■ **About this task**
Restate every entry word for word.
━━━━
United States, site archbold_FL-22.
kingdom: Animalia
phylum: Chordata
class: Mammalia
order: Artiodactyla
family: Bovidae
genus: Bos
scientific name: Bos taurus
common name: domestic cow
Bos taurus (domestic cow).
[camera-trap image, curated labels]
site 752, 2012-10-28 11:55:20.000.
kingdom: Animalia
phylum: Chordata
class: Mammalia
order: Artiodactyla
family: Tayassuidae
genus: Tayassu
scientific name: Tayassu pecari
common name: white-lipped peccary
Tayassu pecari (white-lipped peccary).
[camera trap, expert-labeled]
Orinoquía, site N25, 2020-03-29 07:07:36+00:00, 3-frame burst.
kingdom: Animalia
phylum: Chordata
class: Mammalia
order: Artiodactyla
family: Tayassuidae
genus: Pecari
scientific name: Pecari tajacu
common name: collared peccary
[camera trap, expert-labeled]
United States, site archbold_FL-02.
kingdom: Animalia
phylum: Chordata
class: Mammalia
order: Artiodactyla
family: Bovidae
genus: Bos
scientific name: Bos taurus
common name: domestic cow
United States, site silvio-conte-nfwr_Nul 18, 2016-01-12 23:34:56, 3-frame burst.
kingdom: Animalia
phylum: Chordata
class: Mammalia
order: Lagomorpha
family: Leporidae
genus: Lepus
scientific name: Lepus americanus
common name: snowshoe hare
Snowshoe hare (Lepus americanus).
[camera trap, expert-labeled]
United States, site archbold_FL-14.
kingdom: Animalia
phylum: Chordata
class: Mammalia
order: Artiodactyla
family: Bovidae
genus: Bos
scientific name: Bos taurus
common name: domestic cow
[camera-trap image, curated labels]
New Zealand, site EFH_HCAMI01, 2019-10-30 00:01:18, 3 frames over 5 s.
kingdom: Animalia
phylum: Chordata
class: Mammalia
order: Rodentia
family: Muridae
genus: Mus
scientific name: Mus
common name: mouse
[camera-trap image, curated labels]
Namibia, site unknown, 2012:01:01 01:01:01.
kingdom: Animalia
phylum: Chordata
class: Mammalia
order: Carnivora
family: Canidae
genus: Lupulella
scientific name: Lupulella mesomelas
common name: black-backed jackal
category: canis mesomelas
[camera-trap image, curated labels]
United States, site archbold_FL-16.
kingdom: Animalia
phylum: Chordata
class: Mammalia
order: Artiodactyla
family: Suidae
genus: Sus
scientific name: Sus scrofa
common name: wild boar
━━━━
■ **Task answer**
United States, site archbold_FL-22.
kingdom: Animalia
phylum: Chordata
class: Mammalia
order: Artiodactyla
family: Bovidae
genus: Bos
scientific name: Bos taurus
common name: domestic cow
Bos taurus (domestic cow).
[camera-trap image, curated labels]
site 752, 2012-10-28 11:55:20.000.
kingdom: Animalia
phylum: Chordata
class: Mammalia
order: Artiodactyla
family: Tayassuidae
genus: Tayassu
scientific name: Tayassu pecari
common name: white-lipped peccary
Tayassu pecari (white-lipped peccary).
[camera trap, expert-labeled]
Orinoquía, site N25, 2020-03-29 07:07:36+00:00, 3-frame burst.
kingdom: Animalia
phylum: Chordata
class: Mammalia
order: Artiodactyla
family: Tayassuidae
genus: Pecari
scientific name: Pecari tajacu
common name: collared peccary
[camera trap, expert-labeled]
United States, site archbold_FL-02.
kingdom: Animalia
phylum: Chordata
class: Mammalia
order: Artiodactyla
family: Bovidae
genus: Bos
scientific name: Bos taurus
common name: domestic cow
United States, site silvio-conte-nfwr_Nul 18, 2016-01-12 23:34:56, 3-frame burst.
kingdom: Animalia
phylum: Chordata
class: Mammalia
order: Lagomorpha
family: Leporidae
genus: Lepus
scientific name: Lepus americanus
common name: snowshoe hare
Snowshoe hare (Lepus americanus).
[camera trap, expert-labeled]
United States, site archbold_FL-14.
kingdom: Animalia
phylum: Chordata
class: Mammalia
order: Artiodactyla
family: Bovidae
genus: Bos
scientific name: Bos taurus
common name: domestic cow
[camera-trap image, curated labels]
New Zealand, site EFH_HCAMI01, 2019-10-30 00:01:18, 3 frames over 5 s.
kingdom: Animalia
phylum: Chordata
class: Mammalia
order: Rodentia
family: Muridae
genus: Mus
scientific name: Mus
common name: mouse
[camera-trap image, curated labels]
Namibia, site unknown, 2012:01:01 01:01:01.
kingdom: Animalia
phylum: Chordata
class: Mammalia
order: Carnivora
family: Canidae
genus: Lupulella
scientific name: Lupulella mesomelas
common name: black-backed jackal
category: canis mesomelas
[camera-trap image, curated labels]
United States, site archbold_FL-16.
kingdom: Animalia
phylum: Chordata
class: Mammalia
order: Artiodactyla
family: Suidae
genus: Sus
scientific name: Sus scrofa
common name: wild boar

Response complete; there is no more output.